Monday, March 24, 2014

The Real Day Everything Changed

The phrase "the day everything changed" is used in America to describe that Tuesday, the eleventh day of September, 2001, when hijacked airplanes destroyed the twin towers of the World Trade Center and damaged the Pentagon.
Belgrade, March 1999
Yet a sober look back at the past dozen years reveals a continuity, not change - at least in the government's behavior. Meanwhile, a certain spirit has gone out of Americans, and they now tolerate the omnipotent surveillance state and accept the regular trampling of what remains of their liberty in exchange for empty promises of temporary safety.

The government of George W. Bush was quick to launch a punishment expedition against Afghanistan, which morphed into "nation-building" and eventually failed. NATO forces have now been in Afghanistan longer than the Soviets, and with much the same result. In 2003, Bush invaded Iraq - a country entirely unrelated to the events of 9/11, but of personal interest to him and his advisors - on a manufactured pretext. Though U.S. troops have officially withdrawn by December 2011, some 25,000 "embassy staff" and "military contractors" have remained.

Osama Bin Laden, the alleged mastermind of the attacks, was supposedly tracked down to Pakistan and killed in 2011 - though there have been claims he died way back in 2001 of kidney failure, and everything since had been chasing a phantom menace.

But there was definitely no War on Terror when it came to Islamic militants in the Balkans, for example - quite to the contrary, US lawmakers called out to "jihadists of all color and hue" to take note of Washington promoting jihadism in Europe. And in the very year Bin Laden was supposedly killed, Washington backed jihadists in Libya - and later in Syria.

That is not to say there hasn't been an actual turning point in modern history, however. You just have to go back a bit more to find it. I would argue it is 3/24/1999, when the Atlantic Empire - believing itself at the pinnacle of power, exceptional, and exempt from the rules it sought to impose on others by force - launched an evil little war against a country called Yugoslavia.

Those who waged that war openly described it in terms that perfectly fit the definition of terrorism.
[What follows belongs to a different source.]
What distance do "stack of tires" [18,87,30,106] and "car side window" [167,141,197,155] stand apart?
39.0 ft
Look at the photos from Yugoslavia 1999 and New York 2001 side by side, and contemplate the eerie similarities.

The war was a clear-cut act of aggression, violating both NATO's charter and the U.S. Constitution and lacking any UN authorization. It was illegal, illegitimate, and unjust. Ostensibly fought for "humanitarian" reasons, in practice it backed a terrorist Albanian insurgency aimed at carving out a province from Serbia (one of the two states federated within then-Yugoslavia).

Empire's "diplomats" and perfumed generals believed the Serbs would surrender within a week. It took a Trojan truce, eleven weeks later, for NATO to actually occupy the province of Kosovo (and not all of Serbia, as initially demanded). Undeterred by reality, NATO leaders believed their own lies, ensuring they would make the same - and worse - mistakes in Afghanistan, Iraq, Libya...

Most importantly, perhaps, the bombing of Yugoslavia had one effect no one in the West had anticipated. Up to that point, Russians were still enraptured with the West, despite nearly a decade of financial and political rape. But the first bomb that hit Belgrade was a wake-up call.

Fifteen years later, the leadership in Moscow has demonstrated they had neither forgotten, nor forgiven. And something tells me that the West hasn't yet begun to pay the real price for that golden idol in Pristina, or the train of abuses and atrocities inflicted upon Serbia since. 

1 comment:

bruce canada said...

I think the inflection point came a little bit later, when the Empire overreached and bombed the Chinese embassy. Even if you were a Chinaman who believed the bombing was of the "humanitarian" kind, you couldn't deny that the attack on the embassy was solely a show of power.

We've come a long way since then: These days, the Empire can still destroy a country with humanitarian aid in the form of missiles, but I don't think it would dare bomb the Chinese embassy.